O presidente do BC defendeu ainda o mecanismo do teto de gastos, pontuando que sua existência abriu o caminho para as vultosas despesas na crise já que, passado esse momento, os agentes de mercado sabiam que haveria retorno ao limite imposto pela regra.

CÂMBIO

Campos Neto disse que o BC não trabalha com nível de preço para o câmbio e que poderá intervir “pesadamente” caso ache necessário.

Durante sua fala, ele lembrou que, em algum momento no caminho do dólar para o patamar de 6 reais, houve a avaliação interna de que o câmbio estava descolado. O BC iria intervir mais pesadamente e se preparou para tanto, mas a moeda norte-americana começou a se estabilizar e voltar em direção aos 5 reais.

De acordo com Campos Neto, se os mesmos problemas de disfuncionalidade identificados no passado forem novamente vistos, o BC estará pronto para agir “pesadamente”.

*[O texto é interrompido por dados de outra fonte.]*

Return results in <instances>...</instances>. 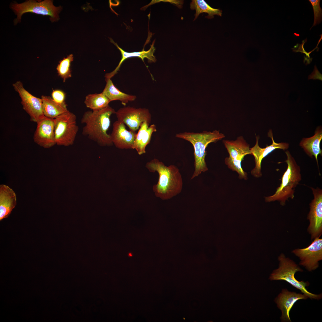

Sobre a volatilidade cambial, ele admitiu que ela está mais alta do que deveria, mas reiterou visão já externada de que o BC não dispõe de instrumento válido para lutar contra o movimento.

O BC segue estudando os fatores que estão provocando a volatilidade, completou Campos Neto, citando a realização de mais contratos pequenos e o uso do real como hedge.

“É muito importante (mais estabilidade na taxa de câmbio). Não é uma coisa que você pode causar, é um prêmio que você ganha por ter um programa sólido e crível de governo, por ter credibilidade no Banco Central, por ter credibilidade na política cambial”, disse.